Of the two, fullness and fulfillment, which should come first? The biblical pattern tells us that if we are ever to see the fulfillment of God's global agenda, we must have His fullness in us. Bryant compares this process to being woken up by bright morning sunlight streaming into our bedrooms with such intensity that we can no longer go back to sleep. As he puts it-

Enough awareness invaded your consciousness that you realized it was best to get out of bed, into your clothes and get on with the day. . . In the same way, enough of the Person of Christ and His purposes and the needs of the world must invade our consciousness so that we are able to sleep no longer . . . we awake to get on with God's redemptive purposes.5

It's no wonder the Scriptures are full of exhortations to get up. Ephesians 5:14: "Wake up o sleeper and rise from the dead." Romans 13:11: "The hour has come for you to wake up from your slumber." As Bryant says, before we can see the hidden people of the world well enough to care for their lostness, we have to see the hidden person Jesus Christ more clearly. A movement of prayer for fulfillment must first of all target on our spiritual blindness and our slothfulness, so often the causes of our prayerlessness, whether private or corporate. That is why, at the very beginning of his magnificent epistle to the Ephesians, Paul begins with a prayer for fulness and ends with a request for prayers of fulfillment: "I pray that the eyes of your heart will be enlightened so you might know the hope of your calling, the riches of His inheritance in the saints and the incomparable greatness of His [resurrection] power." The hope to which they have been called-Global Vision; the agents who will fulfill Global Vision-the saints of God, you and me. The guarantee of success-the resurrection power of Christ. Our eyes must first of all be opened to this.
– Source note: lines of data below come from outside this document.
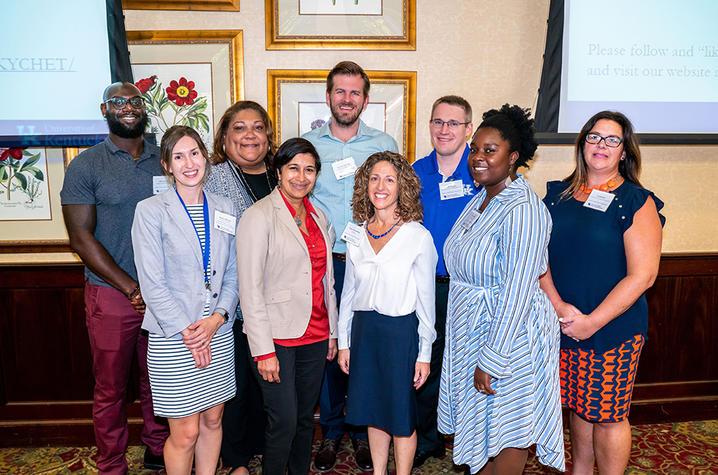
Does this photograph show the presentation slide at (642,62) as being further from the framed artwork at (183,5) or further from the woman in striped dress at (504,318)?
the framed artwork at (183,5)

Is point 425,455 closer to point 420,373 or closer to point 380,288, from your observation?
point 420,373

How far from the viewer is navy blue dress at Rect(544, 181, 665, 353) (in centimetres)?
218

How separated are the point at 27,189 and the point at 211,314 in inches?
71.4

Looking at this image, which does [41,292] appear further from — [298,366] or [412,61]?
[412,61]

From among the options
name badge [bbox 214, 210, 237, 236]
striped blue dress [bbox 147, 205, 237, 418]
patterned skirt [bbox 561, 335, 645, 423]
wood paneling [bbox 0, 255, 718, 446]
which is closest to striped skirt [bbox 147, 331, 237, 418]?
striped blue dress [bbox 147, 205, 237, 418]

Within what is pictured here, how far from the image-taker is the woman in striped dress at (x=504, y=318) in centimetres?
193

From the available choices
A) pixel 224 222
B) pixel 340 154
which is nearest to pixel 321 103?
pixel 340 154

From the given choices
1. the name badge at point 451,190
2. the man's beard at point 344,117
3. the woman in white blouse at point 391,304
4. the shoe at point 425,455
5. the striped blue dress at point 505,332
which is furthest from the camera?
the shoe at point 425,455

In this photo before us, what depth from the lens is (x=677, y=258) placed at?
3.46m

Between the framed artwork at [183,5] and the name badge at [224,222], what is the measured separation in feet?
5.15

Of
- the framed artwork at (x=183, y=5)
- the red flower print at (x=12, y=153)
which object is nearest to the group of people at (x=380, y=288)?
the framed artwork at (x=183, y=5)

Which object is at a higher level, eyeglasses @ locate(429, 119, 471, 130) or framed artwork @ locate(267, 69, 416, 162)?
framed artwork @ locate(267, 69, 416, 162)

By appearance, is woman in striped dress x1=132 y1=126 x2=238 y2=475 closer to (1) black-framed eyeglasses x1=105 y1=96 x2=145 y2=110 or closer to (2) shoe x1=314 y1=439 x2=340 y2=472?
(1) black-framed eyeglasses x1=105 y1=96 x2=145 y2=110

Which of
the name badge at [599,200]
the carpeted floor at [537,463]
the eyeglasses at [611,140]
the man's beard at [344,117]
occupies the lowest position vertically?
the carpeted floor at [537,463]
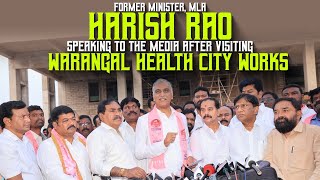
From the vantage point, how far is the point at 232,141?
5707mm

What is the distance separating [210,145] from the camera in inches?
229

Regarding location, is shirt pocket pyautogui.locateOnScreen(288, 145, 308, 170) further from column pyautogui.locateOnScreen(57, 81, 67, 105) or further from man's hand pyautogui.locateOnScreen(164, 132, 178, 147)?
column pyautogui.locateOnScreen(57, 81, 67, 105)

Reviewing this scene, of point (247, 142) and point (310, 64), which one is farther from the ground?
point (310, 64)

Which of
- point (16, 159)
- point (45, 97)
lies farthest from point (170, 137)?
point (45, 97)

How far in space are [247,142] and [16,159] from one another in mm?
2439

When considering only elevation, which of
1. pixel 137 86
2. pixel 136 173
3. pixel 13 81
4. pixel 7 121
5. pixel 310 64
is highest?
pixel 310 64

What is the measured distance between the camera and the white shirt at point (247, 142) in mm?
5598

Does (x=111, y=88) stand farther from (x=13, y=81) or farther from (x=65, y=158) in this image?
(x=65, y=158)

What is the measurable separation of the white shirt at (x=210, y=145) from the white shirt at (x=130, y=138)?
0.74 meters

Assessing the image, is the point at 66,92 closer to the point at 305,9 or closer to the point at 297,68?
the point at 297,68

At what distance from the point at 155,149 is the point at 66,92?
15.0 metres

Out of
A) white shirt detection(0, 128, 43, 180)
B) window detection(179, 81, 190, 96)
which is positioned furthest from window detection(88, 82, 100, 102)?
white shirt detection(0, 128, 43, 180)

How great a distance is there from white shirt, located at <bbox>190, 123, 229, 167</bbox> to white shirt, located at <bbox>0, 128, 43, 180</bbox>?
175 centimetres

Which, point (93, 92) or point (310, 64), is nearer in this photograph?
point (310, 64)
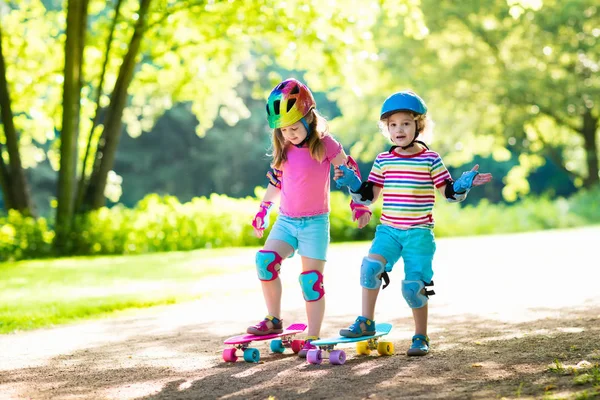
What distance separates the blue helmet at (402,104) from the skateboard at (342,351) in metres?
1.37

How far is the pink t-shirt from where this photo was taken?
18.0 feet

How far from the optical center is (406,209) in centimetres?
526

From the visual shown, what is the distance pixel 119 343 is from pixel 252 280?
481 cm

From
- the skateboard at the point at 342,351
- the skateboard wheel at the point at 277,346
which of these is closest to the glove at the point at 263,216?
the skateboard wheel at the point at 277,346

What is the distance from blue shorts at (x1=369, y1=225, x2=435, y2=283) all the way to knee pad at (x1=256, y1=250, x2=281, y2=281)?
61cm

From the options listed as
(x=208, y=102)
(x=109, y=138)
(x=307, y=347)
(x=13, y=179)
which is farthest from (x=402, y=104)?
(x=208, y=102)

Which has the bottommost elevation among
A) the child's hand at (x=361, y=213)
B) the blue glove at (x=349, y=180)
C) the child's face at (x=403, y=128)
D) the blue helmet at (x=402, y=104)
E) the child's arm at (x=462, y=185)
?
the child's hand at (x=361, y=213)

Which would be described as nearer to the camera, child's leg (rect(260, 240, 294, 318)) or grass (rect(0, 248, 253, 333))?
child's leg (rect(260, 240, 294, 318))

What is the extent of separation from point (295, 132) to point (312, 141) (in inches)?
5.0

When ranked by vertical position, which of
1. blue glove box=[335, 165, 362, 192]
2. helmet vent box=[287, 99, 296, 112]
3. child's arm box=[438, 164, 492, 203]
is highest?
helmet vent box=[287, 99, 296, 112]

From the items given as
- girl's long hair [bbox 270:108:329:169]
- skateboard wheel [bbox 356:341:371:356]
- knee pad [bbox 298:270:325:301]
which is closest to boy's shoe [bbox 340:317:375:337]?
skateboard wheel [bbox 356:341:371:356]

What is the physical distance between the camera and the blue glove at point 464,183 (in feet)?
16.5

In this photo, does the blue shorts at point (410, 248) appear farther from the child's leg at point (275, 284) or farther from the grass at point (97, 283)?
the grass at point (97, 283)

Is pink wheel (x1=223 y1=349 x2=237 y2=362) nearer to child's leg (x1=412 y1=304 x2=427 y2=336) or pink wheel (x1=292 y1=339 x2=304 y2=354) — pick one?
pink wheel (x1=292 y1=339 x2=304 y2=354)
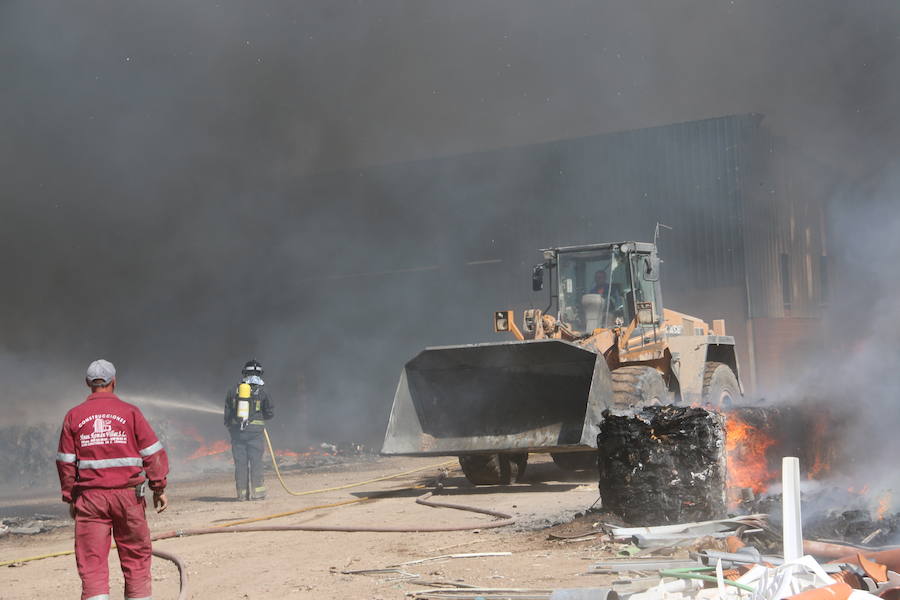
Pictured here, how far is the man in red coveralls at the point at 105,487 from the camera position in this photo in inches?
189

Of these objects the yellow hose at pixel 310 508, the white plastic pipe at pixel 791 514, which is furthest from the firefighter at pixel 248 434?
the white plastic pipe at pixel 791 514

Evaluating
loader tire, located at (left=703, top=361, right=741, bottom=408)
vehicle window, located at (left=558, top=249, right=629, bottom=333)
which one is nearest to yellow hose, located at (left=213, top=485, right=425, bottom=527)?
vehicle window, located at (left=558, top=249, right=629, bottom=333)

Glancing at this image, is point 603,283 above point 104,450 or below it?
above

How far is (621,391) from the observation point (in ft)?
32.4

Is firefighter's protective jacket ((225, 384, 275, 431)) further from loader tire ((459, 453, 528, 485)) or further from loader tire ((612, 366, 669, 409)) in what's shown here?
loader tire ((612, 366, 669, 409))

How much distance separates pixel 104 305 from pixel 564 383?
1627 cm

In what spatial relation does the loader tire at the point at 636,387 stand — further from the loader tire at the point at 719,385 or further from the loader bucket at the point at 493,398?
the loader tire at the point at 719,385

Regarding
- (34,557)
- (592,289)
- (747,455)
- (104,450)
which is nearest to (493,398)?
(592,289)

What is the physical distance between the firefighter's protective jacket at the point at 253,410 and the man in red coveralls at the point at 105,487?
20.2 feet

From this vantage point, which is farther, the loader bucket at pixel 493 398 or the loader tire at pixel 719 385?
the loader tire at pixel 719 385

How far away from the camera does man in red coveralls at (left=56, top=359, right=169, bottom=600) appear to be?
4.79 metres

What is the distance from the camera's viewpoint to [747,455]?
9211 mm

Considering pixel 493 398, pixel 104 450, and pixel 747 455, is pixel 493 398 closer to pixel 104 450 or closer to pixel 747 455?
pixel 747 455

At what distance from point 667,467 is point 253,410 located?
552 cm
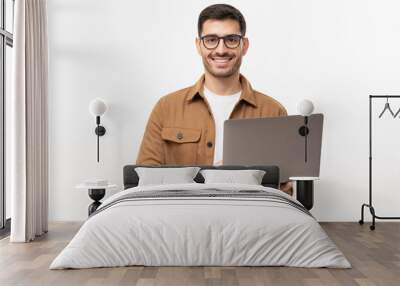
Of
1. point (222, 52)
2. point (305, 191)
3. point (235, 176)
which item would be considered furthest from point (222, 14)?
point (305, 191)

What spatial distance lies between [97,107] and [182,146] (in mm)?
1045

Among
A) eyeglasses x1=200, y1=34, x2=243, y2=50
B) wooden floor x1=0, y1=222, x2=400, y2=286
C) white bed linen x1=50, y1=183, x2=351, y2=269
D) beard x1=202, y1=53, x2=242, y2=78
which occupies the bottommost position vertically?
wooden floor x1=0, y1=222, x2=400, y2=286

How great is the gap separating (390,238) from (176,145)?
98.7 inches

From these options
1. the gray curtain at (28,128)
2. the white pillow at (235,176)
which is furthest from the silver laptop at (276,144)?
the gray curtain at (28,128)

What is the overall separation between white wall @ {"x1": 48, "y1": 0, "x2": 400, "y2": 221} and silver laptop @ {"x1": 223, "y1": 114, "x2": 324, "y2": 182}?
254 millimetres

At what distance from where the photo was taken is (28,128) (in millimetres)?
6016

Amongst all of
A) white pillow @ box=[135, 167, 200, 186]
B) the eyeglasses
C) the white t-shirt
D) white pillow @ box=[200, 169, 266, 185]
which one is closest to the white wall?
the eyeglasses

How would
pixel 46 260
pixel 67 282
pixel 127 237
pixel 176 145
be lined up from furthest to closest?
pixel 176 145, pixel 46 260, pixel 127 237, pixel 67 282

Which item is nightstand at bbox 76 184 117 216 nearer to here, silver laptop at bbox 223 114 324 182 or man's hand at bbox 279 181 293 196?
silver laptop at bbox 223 114 324 182

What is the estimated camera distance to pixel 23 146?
5.91 metres

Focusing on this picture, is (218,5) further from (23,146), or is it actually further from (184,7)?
(23,146)

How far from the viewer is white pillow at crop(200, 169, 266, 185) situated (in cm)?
618

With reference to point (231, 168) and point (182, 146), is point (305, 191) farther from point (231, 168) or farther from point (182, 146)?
point (182, 146)

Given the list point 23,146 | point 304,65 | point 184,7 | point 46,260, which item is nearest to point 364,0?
point 304,65
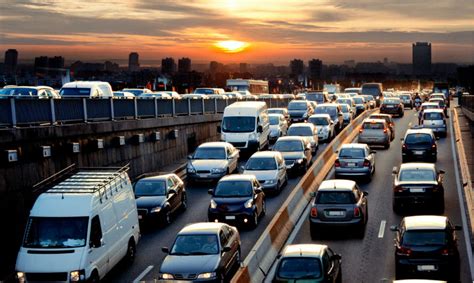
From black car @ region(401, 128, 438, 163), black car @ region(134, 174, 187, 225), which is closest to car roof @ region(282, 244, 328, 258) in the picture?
black car @ region(134, 174, 187, 225)

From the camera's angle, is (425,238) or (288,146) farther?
(288,146)

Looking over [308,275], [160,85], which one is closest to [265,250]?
[308,275]

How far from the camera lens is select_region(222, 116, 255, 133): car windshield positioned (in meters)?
40.0

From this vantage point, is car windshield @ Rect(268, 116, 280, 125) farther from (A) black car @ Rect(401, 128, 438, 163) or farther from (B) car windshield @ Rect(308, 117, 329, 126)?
(A) black car @ Rect(401, 128, 438, 163)

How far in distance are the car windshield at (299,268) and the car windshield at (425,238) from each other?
318 cm

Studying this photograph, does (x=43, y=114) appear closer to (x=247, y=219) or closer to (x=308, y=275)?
→ (x=247, y=219)

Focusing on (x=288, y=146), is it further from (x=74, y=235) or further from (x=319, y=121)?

In the next chapter, we'll flesh out in detail what it means to pray for fullness and fulfillment. But the key is to remember how it all got started, the ignition point in Zechariah's vision: "I myself am going. Come let's go to seek His face." To the many people in our churches today who have no better reason for "not going" than television, movies, banquets, shopping or plain laziness, the word of the Lord through Zechariah challenges, Wake up! Arise! Take a step you have never taken before. When someone comes to you and says "Let's go and seek the Lord," accept the invitation.


1. David Bryant, With Concerts of Prayer (California: Regal Books, 1984). p. 57 ff.

2. Ibid., p. 62ff.

3. C. Peter Wagner, On the Crest of a Wave (California: Regal Books, 1983), p. 124 ff.

4. David Bryant, With Concerts of Prayer (California: Regal Books, 1984), p. 183.